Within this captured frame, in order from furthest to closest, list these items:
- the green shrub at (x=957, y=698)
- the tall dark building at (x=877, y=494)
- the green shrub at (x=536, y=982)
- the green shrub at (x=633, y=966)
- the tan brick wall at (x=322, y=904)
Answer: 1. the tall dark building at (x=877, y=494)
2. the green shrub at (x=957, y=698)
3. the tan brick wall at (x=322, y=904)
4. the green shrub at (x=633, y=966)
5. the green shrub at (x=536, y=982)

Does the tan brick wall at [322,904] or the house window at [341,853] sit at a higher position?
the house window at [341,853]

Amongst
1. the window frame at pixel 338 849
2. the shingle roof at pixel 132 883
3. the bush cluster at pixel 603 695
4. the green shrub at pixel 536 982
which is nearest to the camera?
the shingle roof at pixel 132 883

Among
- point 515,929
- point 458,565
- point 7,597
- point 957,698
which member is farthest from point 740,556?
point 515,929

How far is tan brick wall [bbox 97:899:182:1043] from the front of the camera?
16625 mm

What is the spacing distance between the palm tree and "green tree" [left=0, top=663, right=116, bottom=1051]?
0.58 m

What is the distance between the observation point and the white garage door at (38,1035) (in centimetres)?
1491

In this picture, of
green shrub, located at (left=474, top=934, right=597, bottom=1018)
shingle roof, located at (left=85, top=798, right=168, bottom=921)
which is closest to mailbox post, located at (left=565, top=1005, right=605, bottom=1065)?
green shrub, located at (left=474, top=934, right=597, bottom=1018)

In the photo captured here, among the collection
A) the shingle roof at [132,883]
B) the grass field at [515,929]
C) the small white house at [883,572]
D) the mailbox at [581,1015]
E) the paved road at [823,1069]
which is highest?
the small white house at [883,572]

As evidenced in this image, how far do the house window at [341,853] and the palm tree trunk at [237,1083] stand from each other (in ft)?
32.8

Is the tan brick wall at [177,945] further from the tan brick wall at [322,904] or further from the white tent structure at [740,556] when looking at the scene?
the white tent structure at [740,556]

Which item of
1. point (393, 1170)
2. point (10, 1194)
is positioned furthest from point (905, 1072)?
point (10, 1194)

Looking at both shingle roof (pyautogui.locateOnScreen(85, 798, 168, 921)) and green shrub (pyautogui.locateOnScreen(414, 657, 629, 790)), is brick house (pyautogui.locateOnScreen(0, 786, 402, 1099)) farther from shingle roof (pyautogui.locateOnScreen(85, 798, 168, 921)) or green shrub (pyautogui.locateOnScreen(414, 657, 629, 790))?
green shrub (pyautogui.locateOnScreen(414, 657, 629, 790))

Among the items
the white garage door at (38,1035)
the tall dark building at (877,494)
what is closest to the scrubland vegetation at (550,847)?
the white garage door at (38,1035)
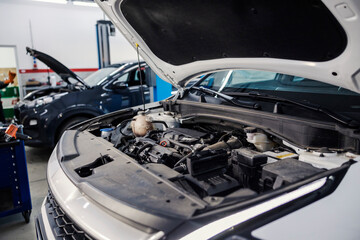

**YOUR GOAL**
Render every line of the items above as a Markdown table with the columns Row and Line, numbering the rows and skipping blank lines. Leave the pictures out.

**RESULT**
| Row | Line |
|---|---|
| 1 | Within this captured frame, in order from furthest to closest, list these items: |
| 2 | - the green shrub at (x=957, y=698) |
| 3 | - the tall dark building at (x=877, y=494) |
| 4 | - the green shrub at (x=536, y=982) |
| 5 | - the green shrub at (x=633, y=966) |
| 6 | - the tan brick wall at (x=322, y=904) |
| 7 | Answer: 1. the tall dark building at (x=877, y=494) |
| 8 | 2. the green shrub at (x=957, y=698) |
| 9 | 3. the tan brick wall at (x=322, y=904) |
| 10 | 4. the green shrub at (x=633, y=966) |
| 11 | 5. the green shrub at (x=536, y=982) |
| 12 | Does the tan brick wall at [322,904] or the house window at [341,853] sit at a higher position? |
| 13 | the house window at [341,853] |
| 14 | Amongst |
| 15 | 1. the window frame at pixel 338 849 |
| 16 | 2. the shingle roof at pixel 132 883 |
| 17 | 3. the bush cluster at pixel 603 695 |
| 18 | 4. the green shrub at pixel 536 982 |
| 19 | which is nearest to the camera? |
| 20 | the shingle roof at pixel 132 883 |
| 21 | Among |
| 22 | - point 515,929 |
| 23 | - point 458,565 |
| 24 | - point 7,597 |
| 25 | - point 957,698 |
| 26 | which member is farthest from point 740,556? |
| 27 | point 515,929 |
| 28 | How far is tan brick wall [bbox 97:899:182:1043] from the front of the camera? |
| 29 | 16625 mm |
| 30 | What is the spacing distance between the palm tree and "green tree" [left=0, top=663, right=116, bottom=1051]? |
| 31 | 0.58 m |
| 32 | What is the distance between the observation point and the white garage door at (38,1035) (in centimetres)? |
| 33 | 1491 |
| 34 | In this picture, of |
| 35 | green shrub, located at (left=474, top=934, right=597, bottom=1018) |
| 36 | shingle roof, located at (left=85, top=798, right=168, bottom=921) |
| 37 | which is closest to mailbox post, located at (left=565, top=1005, right=605, bottom=1065)? |
| 38 | green shrub, located at (left=474, top=934, right=597, bottom=1018) |
| 39 | In the photo captured here, among the collection |
| 40 | A) the shingle roof at [132,883] |
| 41 | B) the grass field at [515,929] |
| 42 | C) the small white house at [883,572] |
| 43 | D) the mailbox at [581,1015] |
| 44 | E) the paved road at [823,1069] |
| 45 | which is highest? |
| 46 | the small white house at [883,572] |
| 47 | As evidenced in this image, how far do the house window at [341,853] and the palm tree trunk at [237,1083] stand from each other (in ft)? |
| 48 | 32.8 |
| 49 | Is the tan brick wall at [177,945] further from the tan brick wall at [322,904] or further from the white tent structure at [740,556] when looking at the scene? |
| 50 | the white tent structure at [740,556] |
| 51 | Which item of |
| 52 | 1. point (393, 1170) |
| 53 | 2. point (10, 1194) |
| 54 | is positioned furthest from point (905, 1072)? |
| 55 | point (10, 1194) |
| 56 | Looking at both shingle roof (pyautogui.locateOnScreen(85, 798, 168, 921)) and green shrub (pyautogui.locateOnScreen(414, 657, 629, 790)), is brick house (pyautogui.locateOnScreen(0, 786, 402, 1099)) farther from shingle roof (pyautogui.locateOnScreen(85, 798, 168, 921)) or green shrub (pyautogui.locateOnScreen(414, 657, 629, 790))? |
| 57 | green shrub (pyautogui.locateOnScreen(414, 657, 629, 790)) |
| 58 | Among the items |
| 59 | the white garage door at (38,1035) |
| 60 | the tall dark building at (877,494) |
| 61 | what is closest to the scrubland vegetation at (550,847)? |
| 62 | the white garage door at (38,1035) |